Sounds good. Minor suggestion, consider adding a spurious_event_encountered: bool to the following two enum variants:
https://github.com/mozilla/neqo/blob/b3d8f0d21db5657ebafb14f9b60c8892d2eb3aa9/neqo-transport/src/cc/classic_cc.rs#L37-L42
@mxinden
Sounds good. Minor suggestion, consider adding a spurious_event_encountered: bool to the following two enum variants:
Why those two specifically? We can also encounter a spurious event while in congestion avoidance:
1. Packet 1 is lost -> RecoveryStart
2. Packet 2 is sent -> Recovery
3. Packet 2 is acked -> CongestionAvoidance
... number of packets can be sent and acked ...
4. Packet 1 is acked -> Spurious ccngestion event while in CongestionAvoidance
Thus I think the best way to track if we already encountered a spurious congestion event in the current epoch is by adding a boolean flag ClassicCongestionControl::had_spurious_congestion_event.
@larseggert
We should also track that we properly declare and end congestion events. There are some older tickets from @mb that indicate we might not always.
I'm guessing for you declaring a congestion event means entering RecoveryStart and ending a congestion event means exiting Recovery / entering the next CongestionAvoidance, correct?
I've briefly looked at the tickets (specifically #1472 and #1473) and I think it'd make sense to properly look at them again at some point. Manuel sits next to me in the office, so I'll chat when I get a chance.
I don't think this necessarily belongs to this issue or the following PR though, right?
For what it is worth, same effort on the Quinn project shows promising numbers:
https://github.com/quinn-rs/quinn/pull/2289
Suggestion by @kazuho at IETF 124:
Instead of recovering from a spurious re-transmit on detection, consider increasing packet threshold and/or kTimeThreshold.
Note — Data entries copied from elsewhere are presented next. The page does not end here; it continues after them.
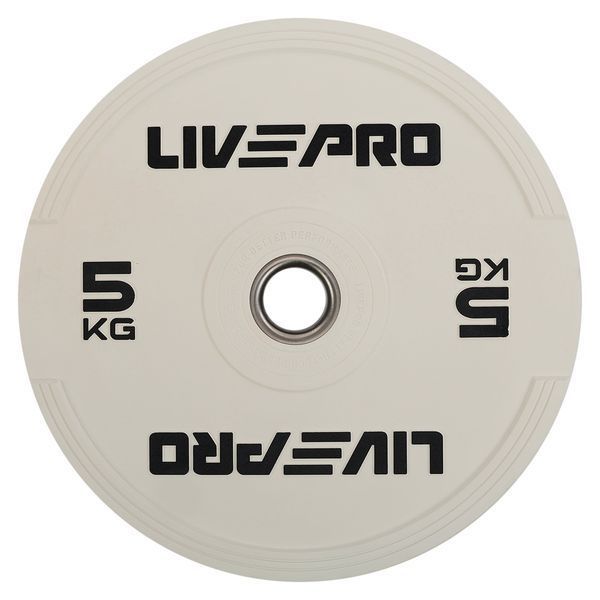 Бамперні диски гумові Bumper Plates LiveUp LP8332-5 o50.5мм 5кг білий LP8332-5 фото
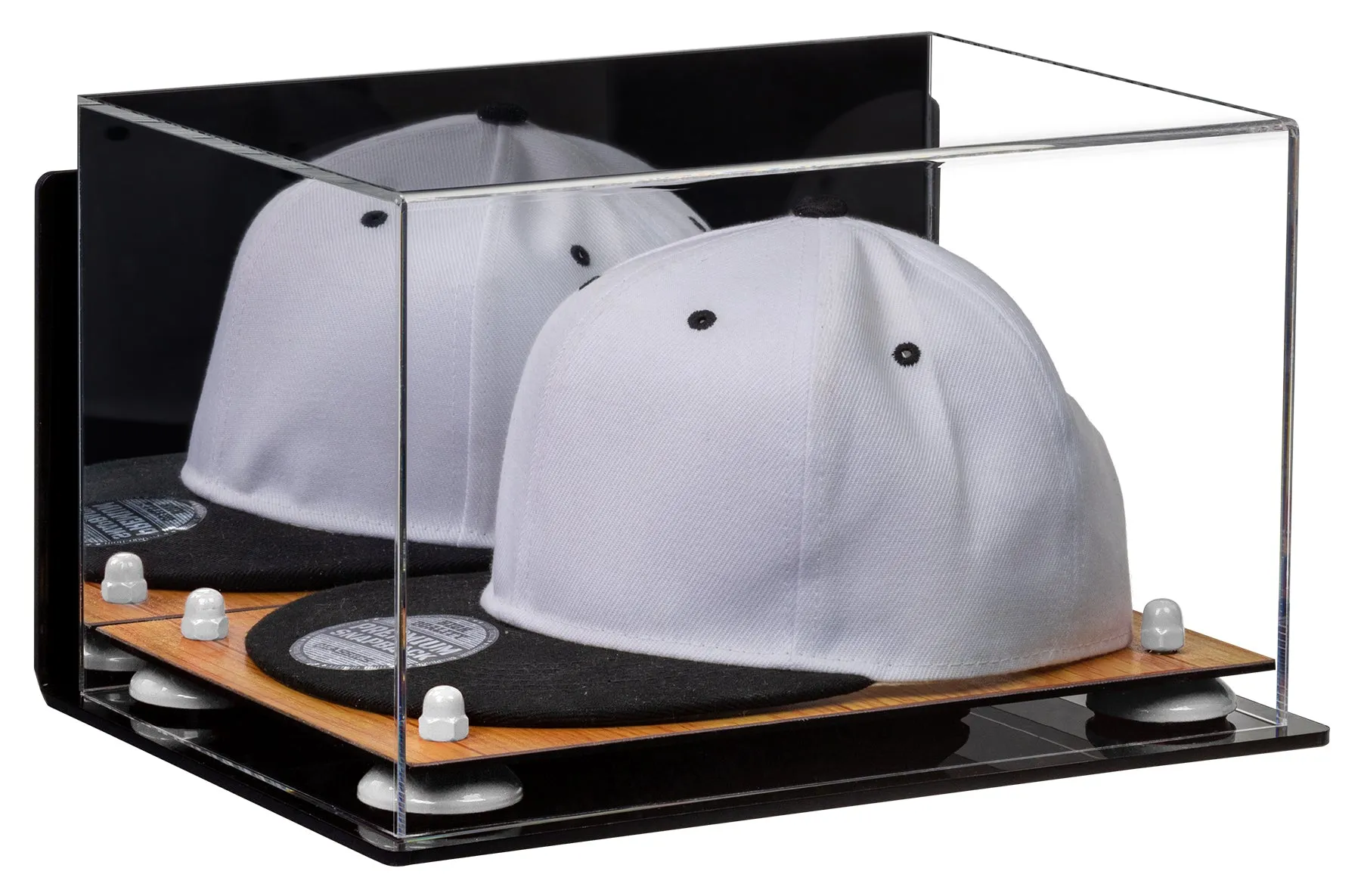 Snapback Hat or Baseball Cap Display Case -Mirror Wall Mount (A018/V40)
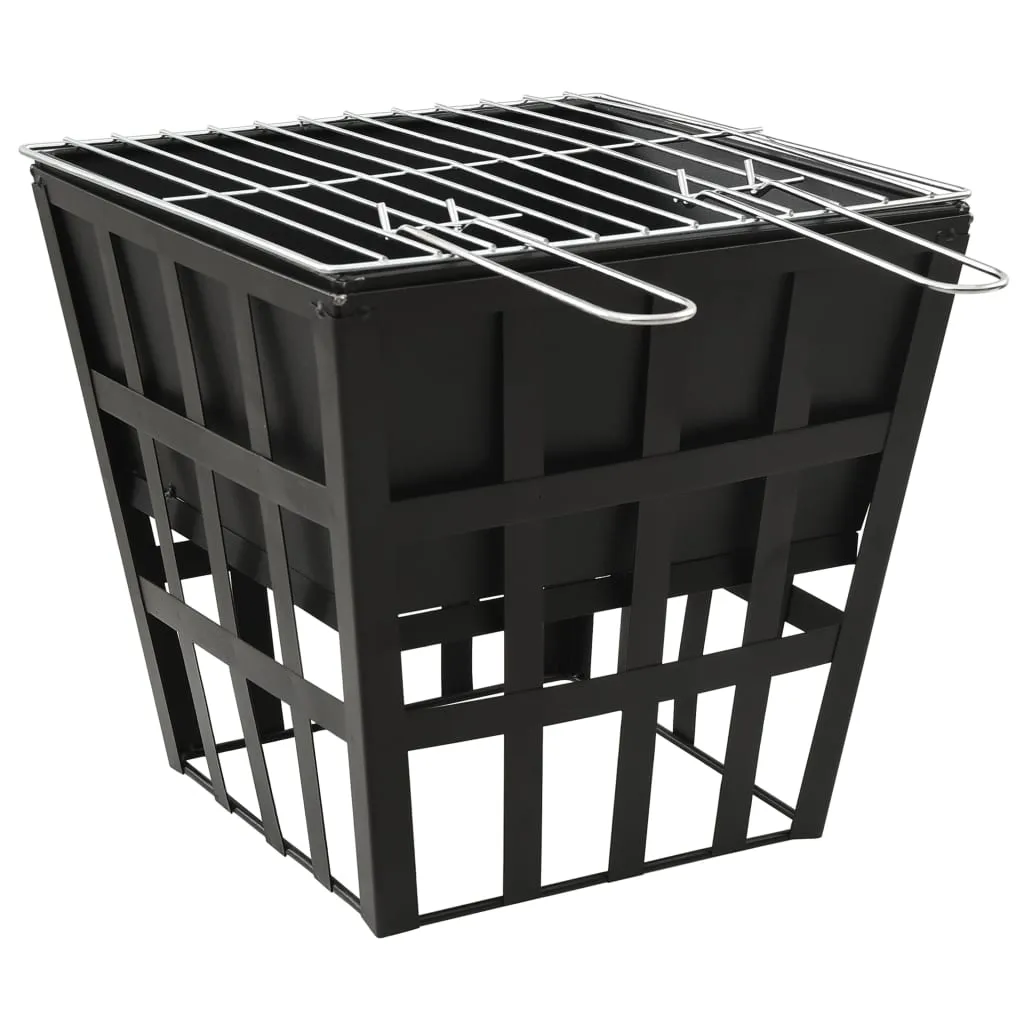 The Living Store Pozzetto e barbecue 2 in 1 in acciaio 34x34x48 cm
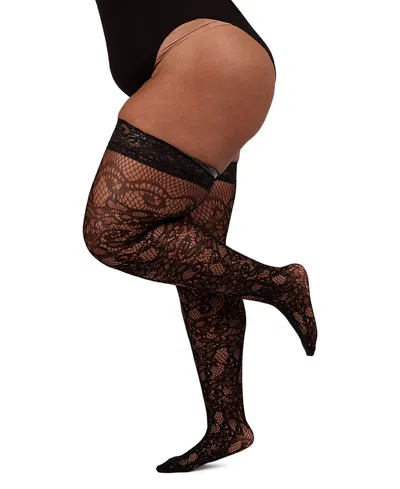 MEMOI PLUS SIZE NET SWIRL-PATTERN THIGH HIGH STOCKINGS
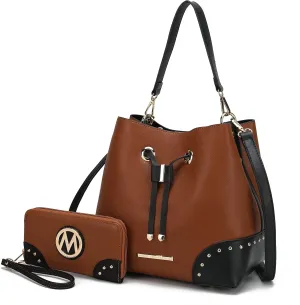 MKF Collection Women's Bucket Bag With Wristlet Wallet, Vegan Leather Hobo Bag Handbag Set Crossbody Bag by Mia K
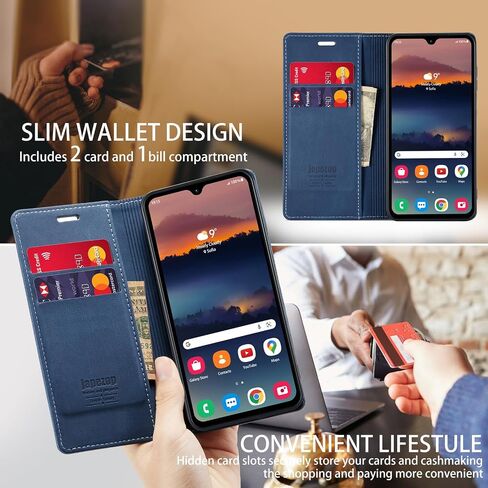 Samsung Galaxy A25 5G Wallet Case with [RFID Blocking],Blue in Saudi Arabia
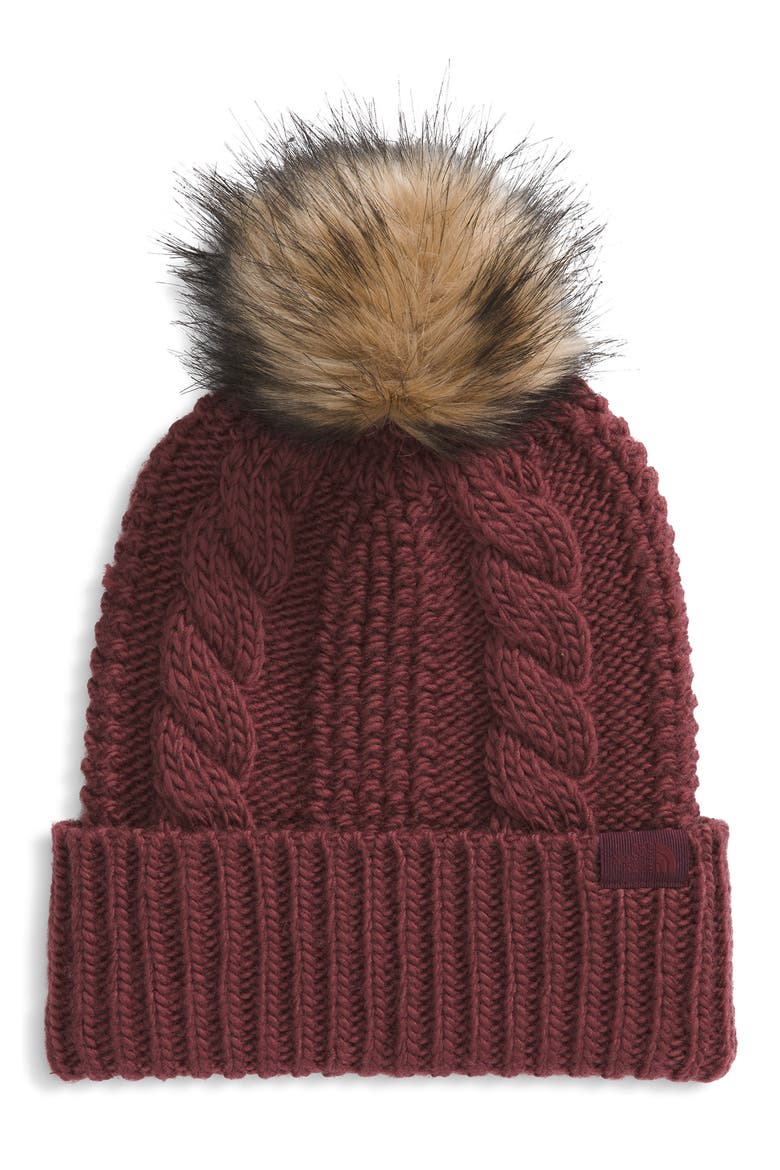 Oh Mega Faux Fur Pompom Beanie, Main, color, SUMAC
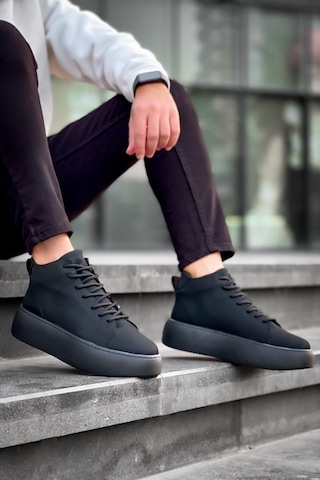 Le10 Bağcıklı Erkek Yüksek Siyah Taban Siyah Spor Bot bb-le10-komur-10845 001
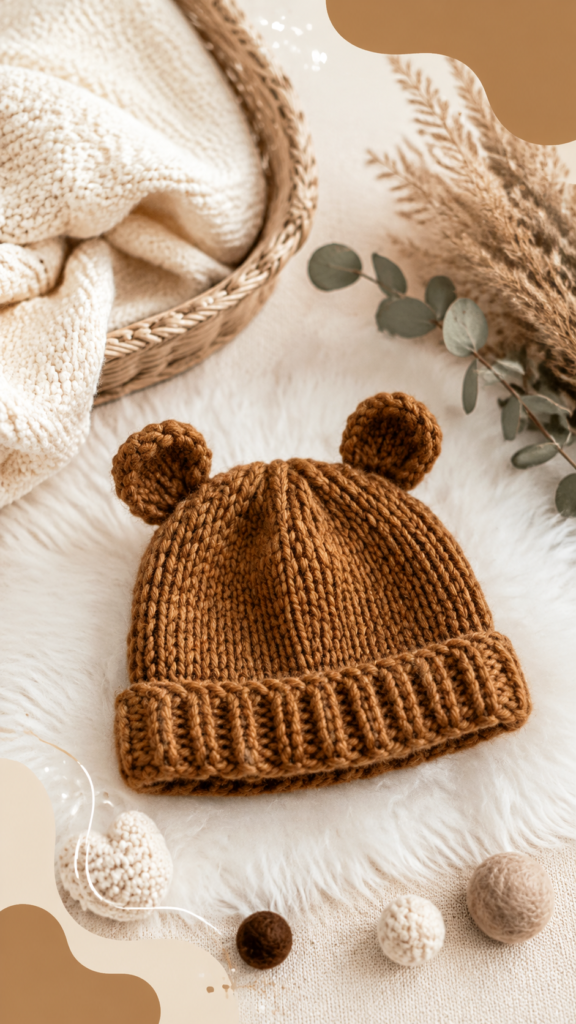 Crochet Baby Bear Hat with Ears  Cozy Handmade Baby Hat Pattern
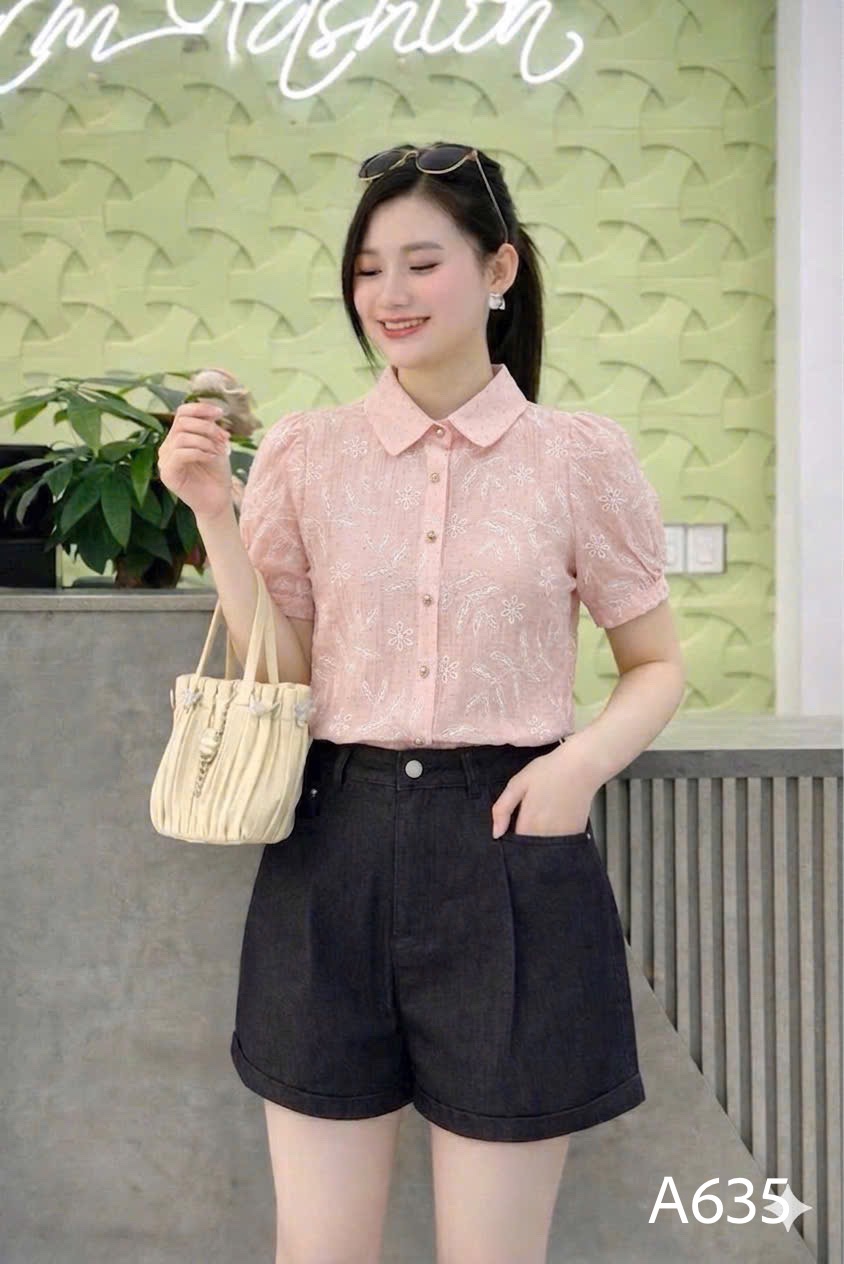 A635 Áo sơ mi đính đá tay bồng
https://github.com/mozilla/neqo/blob/50612f06c4a685be567f25cc48f901b63c2b7c30/neqo-transport/src/recovery/mod.rs#L37
https://github.com/mozilla/neqo/blob/50612f06c4a685be567f25cc48f901b63c2b7c30/neqo-transport/src/rtt.rs#L169
On connections with repeated high packet re-ordering, would prevent the congestion event in the first place.
Instead of recovering from a spurious re-transmit on detection, consider increasing packet threshold and/or kTimeThreshold. On connections with repeated high packet re-ordering, would prevent the congestion event in the first place.
Yes, we do not have empirical data to show, however our experience has been that reducing sensitivity to reorders works enough as a fix.